F&Aレポート

交渉を有利にすすめる「バトナ」1

交渉を有利にすすめる「バトナ」1

■ 子どもがお母さんに「お小遣いの値上げ」を要求するのも、兄弟でおやつを分け合うのも交渉。ランチをどこで食べるか、週末のデートを決めるのも交渉だし、ビジネスで取引の条件を決めるのも、もちろん交渉。こうしてみると、私たちの仕事や生活は交渉で溢れている。
■ また、交渉を終えても、交渉相手との関係はその後も続く場合がほとんどである。そう考えると、「取れるだけ取ればいい」ということではなく、お互いの利害を調整し、どこに落としどころをつけていくかがポイントになる。
■ 交渉のためのビジネス本は数多あるが、「バトナ」という考え方を知っているだけでも、交渉の見方が変わり、交渉を有利に進めることができるかもしれない。なぜなら交渉は、言葉のバトルではなく、緻密に準備された思考そのものだからだ。(参考図書:武器としての交渉思考 瀧本哲史著

1.交渉は「相手の利害に焦点をあてる」
 「相手に対して真正面に座ると対決的な意思表示になる」「書類を相手側に置いた方が意見が通りやすい」などのテクニックは交渉の一部でしかない。交渉とは「立場が異なる二者が合意を目指してやりとりするコミュニケーション」である。意思決定権は自分だけでなく相手側にもある。
 「私の立場もわかってくださいよ~、なんとかお願いしますよ~」というのは駄々をこねる子どもと同じで交渉ではない。「それは大変ですね」で終わっても仕方ない。
 それよりも「あなたがこうすると得をします。だから○○はどうでしょうか」という提案をするのが交渉である。自分の都合をいかに相手に押し付けるかではなく、相手側のメリットを実現し、その上で自分もメリットを得られるようにするのである。

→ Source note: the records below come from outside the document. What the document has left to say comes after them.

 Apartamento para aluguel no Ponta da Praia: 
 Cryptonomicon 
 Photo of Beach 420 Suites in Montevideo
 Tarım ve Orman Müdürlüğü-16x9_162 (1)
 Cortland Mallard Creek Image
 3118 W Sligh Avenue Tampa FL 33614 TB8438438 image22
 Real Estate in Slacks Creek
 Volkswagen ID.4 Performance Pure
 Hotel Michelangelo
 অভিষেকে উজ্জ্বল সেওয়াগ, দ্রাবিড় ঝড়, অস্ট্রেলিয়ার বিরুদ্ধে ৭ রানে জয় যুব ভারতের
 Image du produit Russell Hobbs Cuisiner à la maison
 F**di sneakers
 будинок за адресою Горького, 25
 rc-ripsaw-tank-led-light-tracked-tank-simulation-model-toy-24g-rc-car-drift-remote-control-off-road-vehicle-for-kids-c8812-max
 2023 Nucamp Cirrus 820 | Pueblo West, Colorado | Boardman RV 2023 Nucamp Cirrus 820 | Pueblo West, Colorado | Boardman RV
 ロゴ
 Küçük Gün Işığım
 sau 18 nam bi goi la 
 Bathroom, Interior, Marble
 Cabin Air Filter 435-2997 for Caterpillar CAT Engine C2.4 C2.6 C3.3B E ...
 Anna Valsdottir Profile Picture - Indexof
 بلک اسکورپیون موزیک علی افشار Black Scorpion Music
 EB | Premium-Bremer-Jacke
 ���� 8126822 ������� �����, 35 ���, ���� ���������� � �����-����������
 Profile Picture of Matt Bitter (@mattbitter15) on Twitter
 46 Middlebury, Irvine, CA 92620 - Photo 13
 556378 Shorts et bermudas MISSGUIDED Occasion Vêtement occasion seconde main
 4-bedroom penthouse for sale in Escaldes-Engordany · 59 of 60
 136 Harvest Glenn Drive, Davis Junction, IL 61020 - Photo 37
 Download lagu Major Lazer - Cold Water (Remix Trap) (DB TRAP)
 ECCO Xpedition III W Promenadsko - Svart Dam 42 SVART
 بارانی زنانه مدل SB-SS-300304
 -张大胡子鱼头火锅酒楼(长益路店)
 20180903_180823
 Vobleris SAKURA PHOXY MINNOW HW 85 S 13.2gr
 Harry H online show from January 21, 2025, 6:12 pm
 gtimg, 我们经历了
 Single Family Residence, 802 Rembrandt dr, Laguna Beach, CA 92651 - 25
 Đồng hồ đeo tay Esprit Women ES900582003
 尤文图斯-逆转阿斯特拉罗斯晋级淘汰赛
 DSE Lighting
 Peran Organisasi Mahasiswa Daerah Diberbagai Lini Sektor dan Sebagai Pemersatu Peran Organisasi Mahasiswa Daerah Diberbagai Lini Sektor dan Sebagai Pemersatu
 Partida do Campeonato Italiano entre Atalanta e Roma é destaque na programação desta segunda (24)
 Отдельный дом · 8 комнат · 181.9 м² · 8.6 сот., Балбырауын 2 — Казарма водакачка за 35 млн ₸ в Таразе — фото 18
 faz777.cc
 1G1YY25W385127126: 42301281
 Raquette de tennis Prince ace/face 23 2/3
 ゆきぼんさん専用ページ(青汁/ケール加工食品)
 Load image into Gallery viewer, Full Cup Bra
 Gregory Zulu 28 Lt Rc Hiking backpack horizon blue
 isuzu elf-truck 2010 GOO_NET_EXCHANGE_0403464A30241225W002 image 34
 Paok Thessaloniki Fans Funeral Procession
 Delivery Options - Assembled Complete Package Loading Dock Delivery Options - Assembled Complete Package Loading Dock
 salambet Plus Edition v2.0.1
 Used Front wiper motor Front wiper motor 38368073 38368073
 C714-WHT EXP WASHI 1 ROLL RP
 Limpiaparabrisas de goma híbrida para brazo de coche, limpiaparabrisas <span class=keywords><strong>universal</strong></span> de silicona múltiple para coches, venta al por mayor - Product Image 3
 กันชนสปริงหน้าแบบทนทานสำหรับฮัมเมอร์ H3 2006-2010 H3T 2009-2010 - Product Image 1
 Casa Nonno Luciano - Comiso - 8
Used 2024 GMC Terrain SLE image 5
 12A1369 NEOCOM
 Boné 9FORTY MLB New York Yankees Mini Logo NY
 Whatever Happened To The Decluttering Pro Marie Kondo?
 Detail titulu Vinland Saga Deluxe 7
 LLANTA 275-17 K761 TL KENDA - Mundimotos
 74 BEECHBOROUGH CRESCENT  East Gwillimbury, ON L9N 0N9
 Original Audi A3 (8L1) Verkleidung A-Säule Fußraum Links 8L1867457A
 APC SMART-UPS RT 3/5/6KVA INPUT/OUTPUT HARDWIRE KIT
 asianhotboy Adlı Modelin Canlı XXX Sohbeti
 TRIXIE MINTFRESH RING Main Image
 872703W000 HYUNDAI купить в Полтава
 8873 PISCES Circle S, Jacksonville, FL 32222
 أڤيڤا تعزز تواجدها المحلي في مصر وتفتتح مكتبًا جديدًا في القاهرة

2.バトナ(Best Alternative to a Negotiated Agreement)
<ちょっと考えてみよう>あなたは昨年買った、ルイ・ヴィトンのバッグをリサイクルショップに売ろうと考えています。できるだけ高く売りたいと考えています。そこで近所のリサイクルショップM店に行ったら「8万円なら買い取りますよ」と言われました。さて、あなたが次にとるべき行動は?
 こんなことは日常でもよくあることだが、次にあなたが取るべき行動は比較対照をするための選択肢を得ることである。他のリサイクルショップで打診するとか、ネットオークションを調べてみるとかである。
 交渉において一番初めにやらなければならないことは「複数の選択肢を持つ」ということである。この場合、近所のリサイクルショップM店に行っただけでは選択肢がないので、8万円で売るか、売らないかの二者択一しかない。他の店に行ってはじめてより良い選択肢が出てきて「選ぶ自由」が生まれるのだ。
 「バトナ」とは、「相手の提案に合意する以外の選択肢の中で一番良いもの」という意味になる。この場合、最初のM店では8万円の値段。もし次のY店が7万円、Z店が9万円という値段ならバトナは「Z店で9万円で売る」ということになる。
 つまりバトナとは、目の前の交渉相手と合意する以外にいくつかの選択肢があったときに交渉相手に「私はあなたと合意しなくても別の良い選択肢があるので、それよりも良い条件でなければ合意しない」と宣言できる他の選択肢ということになる。
 バトナとして良いものがあれば、目の前の人と必ずしも合意する必要はないので、交渉上、強い立場になれる。

3.交渉が決裂したときに相手がどうなるかを考える
 相手がどんなバトナを持っているか。相手が自分と合意しなければ何が起こるのか。うちと組む以外にどんな選択肢があるのか。そういったことを論理的に考えていくことで、相手側の選択肢を分析することができる。分析ができたら、次にその結果を相手にぶつける「あなたはこちらの提案に乗らなかった場合、こういう選択肢がありますね、しかし、私の提案のほうがあなたにとっては有利ですよ」と提示してみるのだ。それが「バトナの提示」となる。相手にとってそのバトナが正しければ「その通りです」と合意にいたる確率が高まるが、そうでなければ「いいえ、こういう道があるんです」と、新たな情報を入手することができる。このように「いかに多くの情報を集めることができるか」が交渉の勝負を決めるのである。